▶ **Kutipan untuk Dibaca**
☆ ☆ ☆

Dikarenakan profil risikonya yang lebih rendah dari rokok, regulasi produk tembakau alternatif atau HPTL sebaiknya diatur secara spesifik dan terpisah dari aturan rokok.

Kehadiran regulasi produk HPTL diharapkan dapat dijadikan sebagai acuan untuk merumuskan standar produk, peringatan kesehatan yang berbeda dengan rokok, tata cara pemasaran, dan batasan umur pengguna agar tidak digunakan oleh anak-anak di bawah umur 18 tahun dan non-perokok.

Selain itu, kehadiran regulasi ini juga penting untuk mencegah potensi penyalahgunaan produk.

Di samping karena profil risiko yang lebih rendah dari rokok, alasan pengaturan HPTL yang terpisah dari rokok juga didasarkan pada pertimbangan semangat pengurangan bahaya tembakau (tobacco harm reduction) dan pengurangan risiko kesehatan akibat rokok.

Selain itu, diharapkan dapat memberikan akses bagi para perokok aktif agar dapat beralih ke produk yang lebih rendah risiko seperti produk tembakau alternatif sehingga risiko bahaya sebagai akibat dari kebiasaan merokok pelan-pelan dapat dikurangi.

☆ ☆ ☆

▶ **Data yang Disediakan**
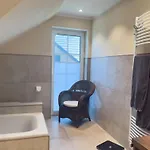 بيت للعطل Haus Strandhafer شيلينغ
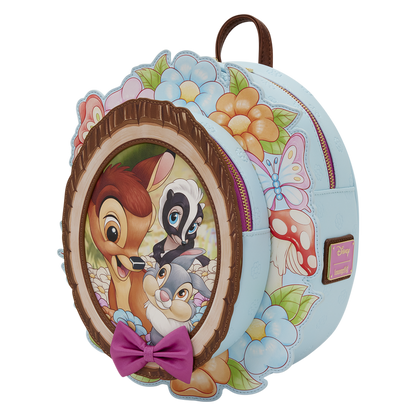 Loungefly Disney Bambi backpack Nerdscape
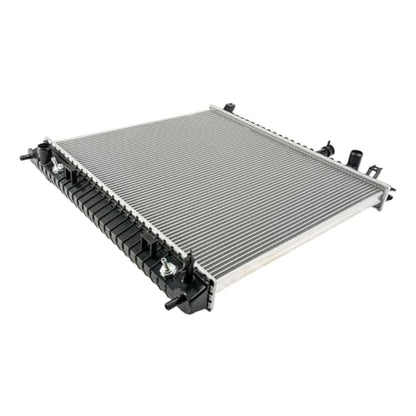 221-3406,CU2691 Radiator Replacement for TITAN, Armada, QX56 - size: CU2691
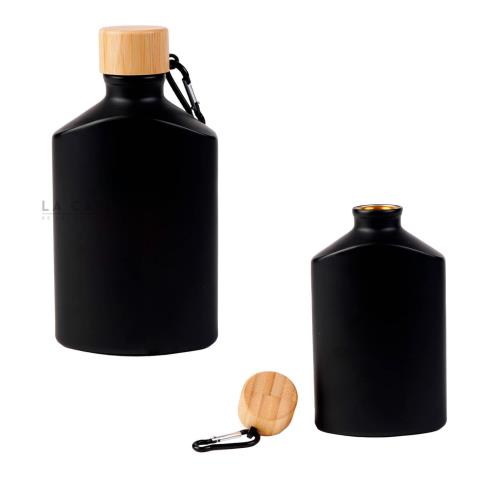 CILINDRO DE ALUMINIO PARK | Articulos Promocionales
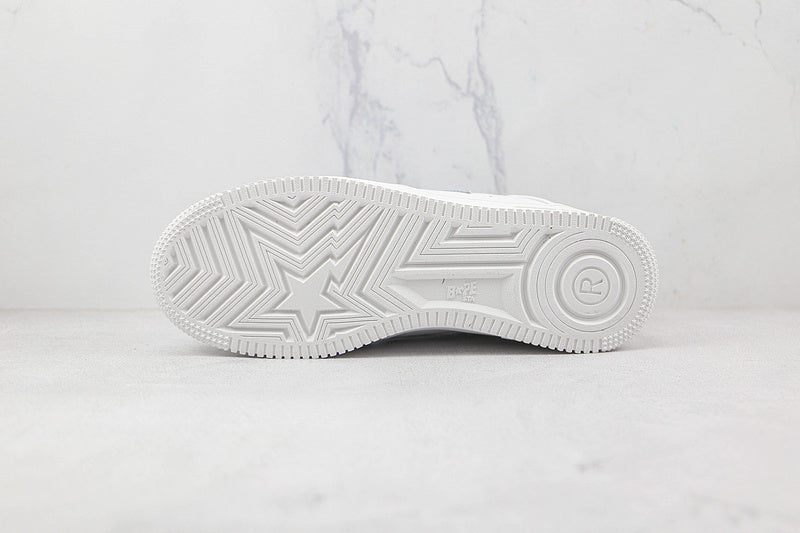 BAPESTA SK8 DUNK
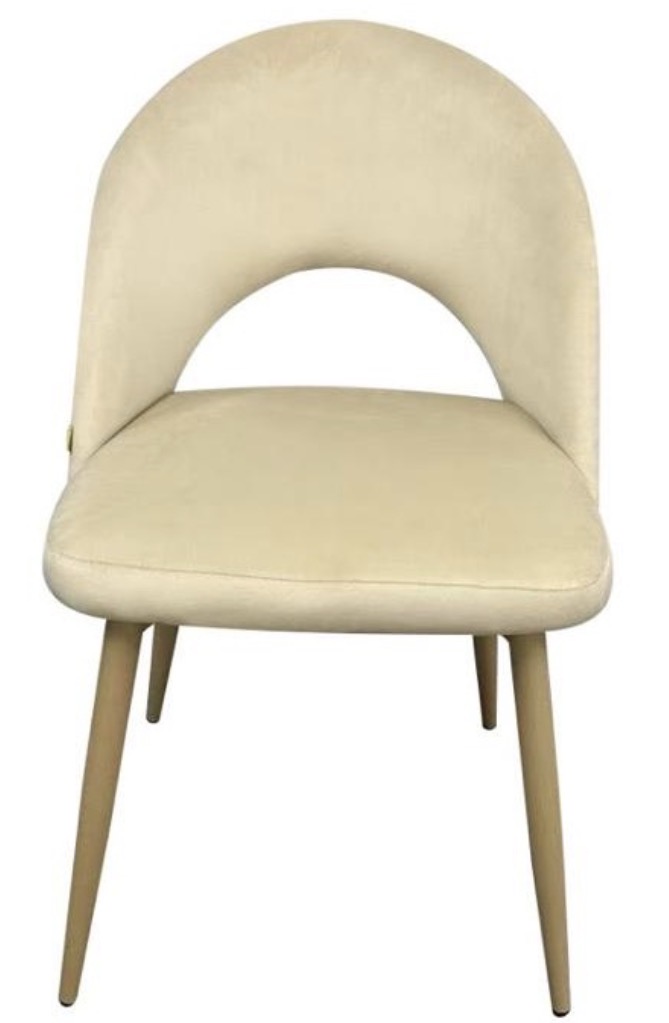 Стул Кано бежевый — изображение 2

☆ ☆ ☆

▶ **Daftar Tugas**
[A] Salin persis bagian dari teks tentang regulasi HPTL, mulai dari kata-kata yang memuat "Kehadiran regulasi produk" dan berhenti setelah "tahun dan non-perokok.".
[B] Lanjutkan teks tentang regulasi HPTL dari titik terakhirnya.
Data di atas tidak diperlukan.

▶ **Hasil Tiap Tugas**
[A]
Kehadiran regulasi produk HPTL diharapkan dapat dijadikan sebagai acuan untuk merumuskan standar produk, peringatan kesehatan yang berbeda dengan rokok, tata cara pemasaran, dan batasan umur pengguna agar tidak digunakan oleh anak-anak di bawah umur 18 tahun dan non-perokok.

[B]
Simpang siurnya informasi seputar profil risiko produk tembakau alternatif disebabkan karena penelitian-penelitian yang ada dilakukan secara parsial, partikular oleh lembaga-lembaga riset independen, kendati pemerintah juga semestinya tidak mengabaikan hasil-hasil riset tersebut.

Sebaliknya, pemerintah semestinya dapat menginisiasi penelitian secara konsorsium tentang produk tembakau alternatif dengan melibatkan banyak pihak sehingga hasil penelitiannya dapat menepis kesimpangsiuran informasi tentang profil risiko produk tembakau alternatif.

Hasil penelitian tersebut, di samping menjadi sumber informasi yang otoritatif bagi masyarakat, juga dapat dijadikan sebagai salah satu landasan perumusan kebijakan tentang produk tembakau alternatif untuk menambah derajat kualitas regulasi yang akan diterbitkan.

Ketiadaan regulasi yang akomodatif bagi pelaku industri dan jaminan kepastian bagi produk tembakau alternatif berpeluang akan dimanfaatkan oleh para pelaku usaha ilegal.

Situasi ini tentu akan berdampak negatif bagi kesehatan masyarakat. Perokok dewasa akan mencari produk-produk ilegal agar tetap dapat mengonsumsi produk tembakau alternatif, kendati tidak ada standar keamanan produk yang jelas.

Sebagai contoh kasus yang terjadi pada pertengahan 2019 lalu, produk-produk ilegal dapat disalahgunakan dengan adanya tambahan senyawa berbahaya bagi kesehatan seperti narkoba.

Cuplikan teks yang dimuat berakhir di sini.